Não vale a pena iludir a questão. Uma greve geral tem um impacto económico directo escasso e a sua função principal é procurar alterar as relações de poder, influenciando o que em Portugal é, de facto, o actor principal – o Governo. Bem sei que a amostra é reduzida, pois entre nós só ocorreram duas greves gerais da CGTP com a UGT (1988 e 2010), mas, em ambos os casos, as greves produziram efeitos: abriram as portas à negociação, obrigaram a cedências, culminando em acordos de concertação.
A grande questão agora é saber de que modo o Governo interpreta a greve. Se opta por prosseguir o caminho de rupturas sociais e económicas, sem alargar a base de apoio político e social, ou se, pelo contrário, procura negociar e concertar interesses. A opção seguida terá, certamente, efeitos económicos e sociais, mas nela jogar-se-á uma questão política decisiva e que poderá mudar o mapa das relações de poder em Portugal.
O radicalismo que move o Governo não augura nada de bom.

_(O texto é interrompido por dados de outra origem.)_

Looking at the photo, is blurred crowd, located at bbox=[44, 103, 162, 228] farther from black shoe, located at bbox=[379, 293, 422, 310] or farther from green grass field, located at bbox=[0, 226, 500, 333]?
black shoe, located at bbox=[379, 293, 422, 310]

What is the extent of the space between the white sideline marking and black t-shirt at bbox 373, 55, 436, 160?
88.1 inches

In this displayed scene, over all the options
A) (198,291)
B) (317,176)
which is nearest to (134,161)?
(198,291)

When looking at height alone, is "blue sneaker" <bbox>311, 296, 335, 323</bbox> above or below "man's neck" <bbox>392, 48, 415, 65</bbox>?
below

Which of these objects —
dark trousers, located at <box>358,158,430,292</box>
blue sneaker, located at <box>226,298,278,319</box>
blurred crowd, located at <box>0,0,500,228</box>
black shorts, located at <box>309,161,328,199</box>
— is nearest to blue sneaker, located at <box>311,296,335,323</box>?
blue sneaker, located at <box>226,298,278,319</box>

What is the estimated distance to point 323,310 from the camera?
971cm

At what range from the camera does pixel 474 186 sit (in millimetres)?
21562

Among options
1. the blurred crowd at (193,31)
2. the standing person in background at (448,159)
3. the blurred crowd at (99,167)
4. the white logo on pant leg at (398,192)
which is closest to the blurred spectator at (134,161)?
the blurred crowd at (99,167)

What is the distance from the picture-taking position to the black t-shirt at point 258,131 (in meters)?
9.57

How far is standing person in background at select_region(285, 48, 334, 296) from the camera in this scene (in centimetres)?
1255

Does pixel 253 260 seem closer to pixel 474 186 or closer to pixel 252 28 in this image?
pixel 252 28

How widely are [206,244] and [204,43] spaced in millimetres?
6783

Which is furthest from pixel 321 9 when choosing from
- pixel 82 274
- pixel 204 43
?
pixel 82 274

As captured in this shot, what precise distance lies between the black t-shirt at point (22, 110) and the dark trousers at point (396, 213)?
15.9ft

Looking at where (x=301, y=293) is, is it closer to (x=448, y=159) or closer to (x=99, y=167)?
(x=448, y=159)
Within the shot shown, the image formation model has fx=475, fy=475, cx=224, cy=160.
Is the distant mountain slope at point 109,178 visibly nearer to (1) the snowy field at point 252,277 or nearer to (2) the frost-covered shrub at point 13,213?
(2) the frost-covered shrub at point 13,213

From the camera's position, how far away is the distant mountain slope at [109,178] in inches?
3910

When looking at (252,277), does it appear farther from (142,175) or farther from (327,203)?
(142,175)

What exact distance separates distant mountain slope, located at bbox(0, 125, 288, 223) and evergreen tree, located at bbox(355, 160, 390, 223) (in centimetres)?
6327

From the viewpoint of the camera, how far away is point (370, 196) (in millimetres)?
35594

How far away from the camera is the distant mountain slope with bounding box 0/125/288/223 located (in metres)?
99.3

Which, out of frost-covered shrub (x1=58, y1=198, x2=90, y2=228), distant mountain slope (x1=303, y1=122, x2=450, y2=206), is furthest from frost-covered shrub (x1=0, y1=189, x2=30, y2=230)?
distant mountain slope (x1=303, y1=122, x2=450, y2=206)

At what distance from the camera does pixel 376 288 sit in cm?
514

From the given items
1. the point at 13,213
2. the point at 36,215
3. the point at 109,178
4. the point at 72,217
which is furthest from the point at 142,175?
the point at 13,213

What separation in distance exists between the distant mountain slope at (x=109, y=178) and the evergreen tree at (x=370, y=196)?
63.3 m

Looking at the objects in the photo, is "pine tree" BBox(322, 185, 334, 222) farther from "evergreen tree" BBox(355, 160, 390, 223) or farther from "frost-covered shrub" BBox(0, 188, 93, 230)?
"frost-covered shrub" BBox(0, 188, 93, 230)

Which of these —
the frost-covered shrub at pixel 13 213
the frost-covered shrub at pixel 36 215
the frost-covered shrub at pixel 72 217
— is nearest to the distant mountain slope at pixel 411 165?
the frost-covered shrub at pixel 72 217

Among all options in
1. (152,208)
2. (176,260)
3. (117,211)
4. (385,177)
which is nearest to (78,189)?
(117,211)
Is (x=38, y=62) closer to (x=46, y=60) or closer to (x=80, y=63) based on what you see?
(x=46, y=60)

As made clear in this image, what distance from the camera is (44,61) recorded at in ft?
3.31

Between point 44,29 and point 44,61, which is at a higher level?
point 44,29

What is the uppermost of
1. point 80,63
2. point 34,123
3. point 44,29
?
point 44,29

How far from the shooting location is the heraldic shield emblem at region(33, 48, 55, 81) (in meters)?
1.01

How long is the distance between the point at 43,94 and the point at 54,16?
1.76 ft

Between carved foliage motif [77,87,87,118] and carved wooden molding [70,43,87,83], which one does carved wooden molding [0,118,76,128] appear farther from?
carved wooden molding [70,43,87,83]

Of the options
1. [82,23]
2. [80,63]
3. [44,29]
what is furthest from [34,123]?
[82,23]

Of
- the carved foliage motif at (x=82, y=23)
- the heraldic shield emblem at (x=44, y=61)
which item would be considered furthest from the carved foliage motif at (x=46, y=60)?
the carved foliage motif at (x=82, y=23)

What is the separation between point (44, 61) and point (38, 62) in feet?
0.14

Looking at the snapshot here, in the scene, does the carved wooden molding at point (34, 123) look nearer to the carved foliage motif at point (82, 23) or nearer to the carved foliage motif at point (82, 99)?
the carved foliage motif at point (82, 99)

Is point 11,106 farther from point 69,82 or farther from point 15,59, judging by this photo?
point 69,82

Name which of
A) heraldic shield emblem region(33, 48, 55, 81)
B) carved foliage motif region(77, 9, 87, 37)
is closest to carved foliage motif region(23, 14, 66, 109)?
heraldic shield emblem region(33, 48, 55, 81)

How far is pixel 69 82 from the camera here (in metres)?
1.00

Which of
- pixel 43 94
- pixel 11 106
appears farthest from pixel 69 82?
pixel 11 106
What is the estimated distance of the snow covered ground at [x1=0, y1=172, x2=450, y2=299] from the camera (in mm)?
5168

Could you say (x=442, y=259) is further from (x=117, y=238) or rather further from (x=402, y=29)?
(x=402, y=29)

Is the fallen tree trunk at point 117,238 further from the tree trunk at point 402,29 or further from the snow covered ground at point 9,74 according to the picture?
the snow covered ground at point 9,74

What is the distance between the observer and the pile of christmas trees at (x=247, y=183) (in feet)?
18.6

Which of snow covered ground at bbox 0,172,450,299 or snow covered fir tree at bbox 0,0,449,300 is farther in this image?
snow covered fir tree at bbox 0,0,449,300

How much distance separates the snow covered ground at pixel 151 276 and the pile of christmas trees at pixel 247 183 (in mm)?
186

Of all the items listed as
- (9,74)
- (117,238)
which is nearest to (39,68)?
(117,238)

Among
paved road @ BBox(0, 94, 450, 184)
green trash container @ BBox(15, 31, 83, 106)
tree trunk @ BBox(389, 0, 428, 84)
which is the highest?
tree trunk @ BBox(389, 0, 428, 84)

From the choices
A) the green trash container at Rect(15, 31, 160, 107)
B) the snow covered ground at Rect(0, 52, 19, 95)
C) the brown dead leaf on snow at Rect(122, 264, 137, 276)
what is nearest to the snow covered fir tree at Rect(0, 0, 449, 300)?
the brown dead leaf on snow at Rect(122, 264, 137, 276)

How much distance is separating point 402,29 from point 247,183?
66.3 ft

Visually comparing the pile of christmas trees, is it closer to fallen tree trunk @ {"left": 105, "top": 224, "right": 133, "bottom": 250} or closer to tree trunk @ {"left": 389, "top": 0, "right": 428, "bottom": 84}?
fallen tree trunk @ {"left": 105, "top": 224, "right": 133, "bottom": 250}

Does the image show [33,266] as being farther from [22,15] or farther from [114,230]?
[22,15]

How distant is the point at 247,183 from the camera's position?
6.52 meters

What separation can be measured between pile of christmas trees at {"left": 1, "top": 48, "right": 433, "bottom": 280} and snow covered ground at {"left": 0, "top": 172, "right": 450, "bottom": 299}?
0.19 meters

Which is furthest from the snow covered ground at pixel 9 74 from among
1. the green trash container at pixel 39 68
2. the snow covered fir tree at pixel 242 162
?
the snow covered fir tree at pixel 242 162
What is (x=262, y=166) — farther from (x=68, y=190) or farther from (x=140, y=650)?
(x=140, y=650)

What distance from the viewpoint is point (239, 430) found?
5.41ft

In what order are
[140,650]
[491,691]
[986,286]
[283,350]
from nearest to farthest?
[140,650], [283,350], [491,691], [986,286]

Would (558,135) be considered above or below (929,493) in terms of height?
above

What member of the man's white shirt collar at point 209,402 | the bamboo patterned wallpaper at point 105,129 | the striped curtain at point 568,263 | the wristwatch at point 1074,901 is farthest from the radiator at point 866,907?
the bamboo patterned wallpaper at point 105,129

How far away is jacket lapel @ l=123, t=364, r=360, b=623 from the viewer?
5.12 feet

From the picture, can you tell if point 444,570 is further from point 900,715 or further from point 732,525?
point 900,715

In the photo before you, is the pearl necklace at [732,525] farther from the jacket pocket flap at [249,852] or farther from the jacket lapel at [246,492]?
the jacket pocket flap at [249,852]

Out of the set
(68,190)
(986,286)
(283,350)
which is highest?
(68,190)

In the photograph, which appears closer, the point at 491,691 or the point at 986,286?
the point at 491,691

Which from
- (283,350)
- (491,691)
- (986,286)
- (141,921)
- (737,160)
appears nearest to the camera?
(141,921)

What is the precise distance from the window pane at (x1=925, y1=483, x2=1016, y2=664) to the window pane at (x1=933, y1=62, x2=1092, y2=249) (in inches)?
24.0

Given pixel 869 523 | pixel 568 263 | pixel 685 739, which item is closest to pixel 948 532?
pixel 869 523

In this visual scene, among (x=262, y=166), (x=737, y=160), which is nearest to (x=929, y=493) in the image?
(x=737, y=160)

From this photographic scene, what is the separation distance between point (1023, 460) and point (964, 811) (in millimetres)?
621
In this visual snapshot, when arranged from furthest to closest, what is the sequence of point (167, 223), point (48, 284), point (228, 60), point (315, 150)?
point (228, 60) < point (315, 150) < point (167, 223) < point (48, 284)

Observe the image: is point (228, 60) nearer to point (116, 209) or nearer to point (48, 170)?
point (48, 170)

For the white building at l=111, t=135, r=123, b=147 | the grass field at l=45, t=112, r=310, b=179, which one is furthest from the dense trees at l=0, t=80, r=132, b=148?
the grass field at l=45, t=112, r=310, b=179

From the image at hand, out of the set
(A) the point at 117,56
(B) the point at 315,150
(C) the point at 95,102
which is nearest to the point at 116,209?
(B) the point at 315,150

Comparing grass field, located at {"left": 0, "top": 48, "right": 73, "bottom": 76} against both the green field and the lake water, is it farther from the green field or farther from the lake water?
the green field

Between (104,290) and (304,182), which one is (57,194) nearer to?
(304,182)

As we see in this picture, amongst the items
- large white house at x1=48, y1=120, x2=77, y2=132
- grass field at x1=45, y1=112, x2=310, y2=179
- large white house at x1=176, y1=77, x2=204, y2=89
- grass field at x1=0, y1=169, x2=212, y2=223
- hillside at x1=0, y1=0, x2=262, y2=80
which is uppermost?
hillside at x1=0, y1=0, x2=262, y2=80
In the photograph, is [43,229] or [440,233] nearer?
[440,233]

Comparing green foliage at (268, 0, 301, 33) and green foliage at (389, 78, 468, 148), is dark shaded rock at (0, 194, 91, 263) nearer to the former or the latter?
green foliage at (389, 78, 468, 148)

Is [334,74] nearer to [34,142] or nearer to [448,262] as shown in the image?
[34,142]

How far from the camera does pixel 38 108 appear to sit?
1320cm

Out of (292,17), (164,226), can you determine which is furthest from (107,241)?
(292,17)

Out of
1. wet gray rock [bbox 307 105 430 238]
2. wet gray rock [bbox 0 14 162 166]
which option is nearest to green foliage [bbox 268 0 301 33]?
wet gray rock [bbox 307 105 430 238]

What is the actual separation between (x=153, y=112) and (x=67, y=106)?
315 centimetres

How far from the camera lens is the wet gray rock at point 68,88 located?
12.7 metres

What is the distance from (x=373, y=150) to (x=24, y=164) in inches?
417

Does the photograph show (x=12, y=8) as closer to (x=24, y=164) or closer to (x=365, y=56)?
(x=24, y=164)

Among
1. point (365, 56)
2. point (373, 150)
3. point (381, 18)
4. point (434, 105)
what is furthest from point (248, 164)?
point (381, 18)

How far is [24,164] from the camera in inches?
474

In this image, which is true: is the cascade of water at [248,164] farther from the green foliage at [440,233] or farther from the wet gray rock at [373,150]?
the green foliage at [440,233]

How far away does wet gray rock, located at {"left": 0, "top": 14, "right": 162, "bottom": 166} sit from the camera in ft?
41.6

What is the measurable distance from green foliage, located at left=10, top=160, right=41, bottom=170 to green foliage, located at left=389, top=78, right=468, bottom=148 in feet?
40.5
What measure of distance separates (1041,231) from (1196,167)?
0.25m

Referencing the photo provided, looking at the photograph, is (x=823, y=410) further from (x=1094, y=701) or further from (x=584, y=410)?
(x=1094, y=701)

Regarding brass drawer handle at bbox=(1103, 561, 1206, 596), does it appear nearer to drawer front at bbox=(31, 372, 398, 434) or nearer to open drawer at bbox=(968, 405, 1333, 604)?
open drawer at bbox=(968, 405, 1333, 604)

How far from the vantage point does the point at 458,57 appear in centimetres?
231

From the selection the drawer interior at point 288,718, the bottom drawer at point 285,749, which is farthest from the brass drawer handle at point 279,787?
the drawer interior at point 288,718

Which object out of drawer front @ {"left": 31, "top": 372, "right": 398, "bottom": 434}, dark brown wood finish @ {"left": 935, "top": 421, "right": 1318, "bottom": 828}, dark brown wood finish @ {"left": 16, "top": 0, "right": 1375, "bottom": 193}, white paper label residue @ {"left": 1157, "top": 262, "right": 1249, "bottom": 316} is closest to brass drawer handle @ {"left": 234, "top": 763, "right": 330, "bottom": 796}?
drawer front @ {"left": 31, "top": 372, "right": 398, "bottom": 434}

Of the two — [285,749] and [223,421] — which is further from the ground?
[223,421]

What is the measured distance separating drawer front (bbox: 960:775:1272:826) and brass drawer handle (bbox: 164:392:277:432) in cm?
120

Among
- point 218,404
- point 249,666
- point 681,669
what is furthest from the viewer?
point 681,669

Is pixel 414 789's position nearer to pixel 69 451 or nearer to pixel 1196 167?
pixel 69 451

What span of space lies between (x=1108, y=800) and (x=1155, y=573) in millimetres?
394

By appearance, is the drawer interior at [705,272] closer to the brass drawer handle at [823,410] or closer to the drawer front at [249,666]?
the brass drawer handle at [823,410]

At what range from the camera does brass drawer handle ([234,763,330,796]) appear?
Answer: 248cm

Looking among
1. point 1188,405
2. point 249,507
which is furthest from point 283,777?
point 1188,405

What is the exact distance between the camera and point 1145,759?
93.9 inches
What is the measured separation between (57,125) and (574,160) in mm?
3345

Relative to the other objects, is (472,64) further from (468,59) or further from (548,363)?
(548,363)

Mas uma coisa é clara, se o executivo optar por continuar a avançar sozinho provocará, para além do empobrecimento, uma alteração estrutural no sistema de representação de interesses em Portugal. Com consequências imediatas: coloca a UGT nos braços da CGTP e empurra o PS para a rua. No curto prazo, a táctica pode fazer sentido para o Governo, mas revelar-se-á dramática para o país. À ruptura económica e social juntar-se-á a ruptura política.